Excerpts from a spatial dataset

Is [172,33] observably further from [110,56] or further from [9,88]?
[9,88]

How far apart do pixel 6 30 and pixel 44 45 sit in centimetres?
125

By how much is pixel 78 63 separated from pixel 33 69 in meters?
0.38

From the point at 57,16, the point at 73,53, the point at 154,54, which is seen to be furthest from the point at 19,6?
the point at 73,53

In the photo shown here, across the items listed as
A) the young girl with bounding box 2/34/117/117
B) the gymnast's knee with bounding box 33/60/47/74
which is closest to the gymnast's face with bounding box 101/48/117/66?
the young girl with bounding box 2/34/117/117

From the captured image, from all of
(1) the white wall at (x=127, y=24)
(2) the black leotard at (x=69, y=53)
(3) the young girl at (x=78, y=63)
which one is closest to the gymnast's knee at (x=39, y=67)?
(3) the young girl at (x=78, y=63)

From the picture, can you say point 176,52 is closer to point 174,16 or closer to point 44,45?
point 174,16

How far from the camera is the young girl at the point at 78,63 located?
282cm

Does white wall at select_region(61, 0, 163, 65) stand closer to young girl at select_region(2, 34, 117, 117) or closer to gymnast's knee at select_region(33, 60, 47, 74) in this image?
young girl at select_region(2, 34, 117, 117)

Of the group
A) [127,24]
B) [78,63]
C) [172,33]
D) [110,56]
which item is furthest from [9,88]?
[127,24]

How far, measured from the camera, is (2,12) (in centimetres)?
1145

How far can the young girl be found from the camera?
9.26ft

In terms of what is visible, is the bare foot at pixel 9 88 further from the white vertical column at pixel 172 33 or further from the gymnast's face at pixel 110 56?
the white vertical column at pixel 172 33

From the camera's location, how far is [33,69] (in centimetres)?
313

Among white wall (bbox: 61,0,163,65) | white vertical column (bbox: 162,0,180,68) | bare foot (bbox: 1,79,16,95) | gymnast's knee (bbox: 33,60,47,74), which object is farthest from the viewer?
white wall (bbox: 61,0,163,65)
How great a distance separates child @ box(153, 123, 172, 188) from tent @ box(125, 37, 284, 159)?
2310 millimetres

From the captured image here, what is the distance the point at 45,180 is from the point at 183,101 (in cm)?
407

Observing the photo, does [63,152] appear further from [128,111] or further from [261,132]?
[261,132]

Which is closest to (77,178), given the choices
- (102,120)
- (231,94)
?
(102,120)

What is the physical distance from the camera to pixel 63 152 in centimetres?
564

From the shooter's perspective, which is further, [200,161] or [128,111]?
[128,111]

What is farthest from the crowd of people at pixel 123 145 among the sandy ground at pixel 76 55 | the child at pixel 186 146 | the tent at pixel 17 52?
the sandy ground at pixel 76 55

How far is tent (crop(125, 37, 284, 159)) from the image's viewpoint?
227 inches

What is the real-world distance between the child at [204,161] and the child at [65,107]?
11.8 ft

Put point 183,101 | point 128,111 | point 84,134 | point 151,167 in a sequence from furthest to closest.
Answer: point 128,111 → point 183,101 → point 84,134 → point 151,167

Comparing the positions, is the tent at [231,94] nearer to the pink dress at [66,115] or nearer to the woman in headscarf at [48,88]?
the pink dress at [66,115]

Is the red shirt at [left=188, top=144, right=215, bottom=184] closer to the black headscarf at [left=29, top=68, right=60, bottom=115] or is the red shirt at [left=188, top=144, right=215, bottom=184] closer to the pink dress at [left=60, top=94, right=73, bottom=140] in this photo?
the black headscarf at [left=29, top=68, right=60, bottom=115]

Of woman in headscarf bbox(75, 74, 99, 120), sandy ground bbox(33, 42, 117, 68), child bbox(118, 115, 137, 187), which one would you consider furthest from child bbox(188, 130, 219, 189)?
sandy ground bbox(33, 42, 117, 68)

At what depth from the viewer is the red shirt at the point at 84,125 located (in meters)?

Written task ▸
Generate an exact reproduction of all entries.

The response ▸
Is [172,33] observably further from [110,56] or further from [9,88]?
[9,88]

How far apart do pixel 6 30 and pixel 44 45 sit in centimetres?
125

By how much is pixel 78 63 separated from pixel 33 69 in meters?
0.38

From the point at 57,16, the point at 73,53, the point at 154,54, which is seen to be furthest from the point at 19,6?
the point at 73,53

In the photo shown here, across the items listed as
A) the young girl with bounding box 2/34/117/117
B) the gymnast's knee with bounding box 33/60/47/74
which is closest to the gymnast's face with bounding box 101/48/117/66?
the young girl with bounding box 2/34/117/117

From the captured image, from all of
(1) the white wall at (x=127, y=24)
(2) the black leotard at (x=69, y=53)
(3) the young girl at (x=78, y=63)
which one is closest to the gymnast's knee at (x=39, y=67)?
(3) the young girl at (x=78, y=63)

From the picture, can you say point 176,52 is closer to point 174,16 or closer to point 44,45?
point 174,16

How far from the camera is the young girl at the point at 78,63 located?
282cm

Does white wall at select_region(61, 0, 163, 65) stand closer to young girl at select_region(2, 34, 117, 117) or closer to gymnast's knee at select_region(33, 60, 47, 74) in this image?
young girl at select_region(2, 34, 117, 117)

Of the group
A) [127,24]
B) [78,63]
C) [172,33]
D) [110,56]
which item is furthest from [9,88]?
[127,24]

How far, measured from the camera, is (2,12) (in centimetres)?
1145

How far can the young girl be found from the camera?
9.26ft

In terms of what is visible, is the bare foot at pixel 9 88 further from the white vertical column at pixel 172 33 or further from the gymnast's face at pixel 110 56?
the white vertical column at pixel 172 33

From the camera's location, how far is [33,69] (in centimetres)?
313

Among white wall (bbox: 61,0,163,65) | white vertical column (bbox: 162,0,180,68) | bare foot (bbox: 1,79,16,95) | gymnast's knee (bbox: 33,60,47,74), which object is farthest from the viewer?
white wall (bbox: 61,0,163,65)
How great a distance separates child @ box(153, 123, 172, 188) from tent @ box(125, 37, 284, 159)?
2310 millimetres

From the captured image here, what is the distance the point at 45,180 is from the point at 183,101 (in cm)?
407

Observing the photo, does [63,152] appear further from [128,111] or further from [261,132]?
[261,132]

Which is closest to (77,178), given the choices
- (102,120)
- (231,94)
?
(102,120)

What is the physical distance from the camera to pixel 63 152 in centimetres?
564

From the shooter's perspective, which is further, [200,161] or [128,111]?
[128,111]

What is farthest from the crowd of people at pixel 123 145 among the sandy ground at pixel 76 55 | the child at pixel 186 146 | the tent at pixel 17 52?
the sandy ground at pixel 76 55

How far is tent (crop(125, 37, 284, 159)) from the image's viewpoint?
227 inches

What is the real-world distance between the child at [204,161] and the child at [65,107]?
11.8 ft

Put point 183,101 | point 128,111 | point 84,134 | point 151,167 in a sequence from furthest to closest.
Answer: point 128,111 → point 183,101 → point 84,134 → point 151,167

Comparing the positions, is the tent at [231,94] nearer to the pink dress at [66,115] or nearer to the woman in headscarf at [48,88]?
the pink dress at [66,115]

Is the red shirt at [left=188, top=144, right=215, bottom=184] closer to the black headscarf at [left=29, top=68, right=60, bottom=115] or is the red shirt at [left=188, top=144, right=215, bottom=184] closer to the pink dress at [left=60, top=94, right=73, bottom=140] in this photo?
the black headscarf at [left=29, top=68, right=60, bottom=115]

Of woman in headscarf bbox(75, 74, 99, 120), sandy ground bbox(33, 42, 117, 68), child bbox(118, 115, 137, 187), which one would you consider furthest from child bbox(188, 130, 219, 189)?
sandy ground bbox(33, 42, 117, 68)

At what depth from the viewer is the red shirt at the point at 84,125 located (in meters)?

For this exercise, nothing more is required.